Our study demonstrates a relatively high prevalence of NG in endurance athletes, in addition to the expected EH. Athletes with NG perform worse in exercise-stress test and exhibit some less advantageous functional heart characteristics. However, the type of heart geometry is not associated with negative clinical findings.

摘要

目的

耐力精英运动员预计会出现心脏重构,表现为离心性肥厚(EH),可能与更高的运动表现有关。然而,并非所有人都能出现心脏重构。本研究旨在确定没有心脏重构的耐力运动员,并描述其生理和临床特征。

方法

我们研究了 309 名耐力运动员(自行车、划船、皮划艇、三项全能、田径、长距离游泳、越野滑雪、中长距离径赛、五项全能、冬季两项、长距离滑冰和北欧两项),在训练期间通过临床评估、心电图、超声心动图和运动应激试验进行检查。记录了运动员的运动生涯成就(奥运会\世界锦标赛奖牌或国家\世界纪录)。

结果

EH 见于大多数运动员(男性 126 名,占 67%;女性 85 名,占 68.5%)。相当一部分运动员(n=59,男性占 31.3%;n=39,女性占 31.4%)表现出正常的几何结构(NG)。

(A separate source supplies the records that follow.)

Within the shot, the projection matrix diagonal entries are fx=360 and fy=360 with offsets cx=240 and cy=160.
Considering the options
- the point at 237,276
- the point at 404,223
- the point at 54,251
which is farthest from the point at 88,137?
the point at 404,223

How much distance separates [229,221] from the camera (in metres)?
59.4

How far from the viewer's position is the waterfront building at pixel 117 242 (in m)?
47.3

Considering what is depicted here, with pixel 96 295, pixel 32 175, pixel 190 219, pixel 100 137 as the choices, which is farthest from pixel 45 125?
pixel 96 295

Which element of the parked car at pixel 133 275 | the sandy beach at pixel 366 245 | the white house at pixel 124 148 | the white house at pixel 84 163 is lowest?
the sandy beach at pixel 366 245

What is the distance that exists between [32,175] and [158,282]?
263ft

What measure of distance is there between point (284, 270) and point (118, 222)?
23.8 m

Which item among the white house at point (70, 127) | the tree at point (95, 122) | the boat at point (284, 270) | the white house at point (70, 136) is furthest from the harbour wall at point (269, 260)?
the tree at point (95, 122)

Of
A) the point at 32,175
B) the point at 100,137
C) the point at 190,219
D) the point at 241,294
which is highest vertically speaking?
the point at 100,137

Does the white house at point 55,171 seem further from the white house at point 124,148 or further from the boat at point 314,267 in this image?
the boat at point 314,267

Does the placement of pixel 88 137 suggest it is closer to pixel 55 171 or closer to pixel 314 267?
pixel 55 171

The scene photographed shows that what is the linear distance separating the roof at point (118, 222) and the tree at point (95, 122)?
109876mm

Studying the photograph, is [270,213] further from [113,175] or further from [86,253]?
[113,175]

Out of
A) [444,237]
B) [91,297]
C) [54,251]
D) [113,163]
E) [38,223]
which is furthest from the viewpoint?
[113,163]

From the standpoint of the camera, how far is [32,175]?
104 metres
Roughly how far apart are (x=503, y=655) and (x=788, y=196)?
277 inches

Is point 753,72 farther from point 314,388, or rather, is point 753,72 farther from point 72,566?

在应激试验中,EH 和 NG 运动员之间在峰值功率(男性 NG 组为 317.1±71.2W,EH 组为 342.2±60.6W,p=0.014;女性 NG 组为 225.1±38.7W,EH 组为 247.1±37W,p=0.003)和静息心率(男性 NG 组为 66.1±13,EH 组为 58.6±11.6,p=0.001;女性 NG 组为 68±13.2,EH 组为 59.2±11.2,p=0.001)方面存在显著差异,室性期前收缩(p=0.363 男性和 p=0.492 女性)也相似。然而,在运动成就方面并未发现显著差异。

结论

本研究表明,在耐力运动员中,除了预期的 EH 外,NG 的患病率相对较高。在运动应激试验中,NG 运动员的表现较差,且具有一些不太有利的功能性心脏特征。然而,心脏几何形状的类型与不良的临床发现无关。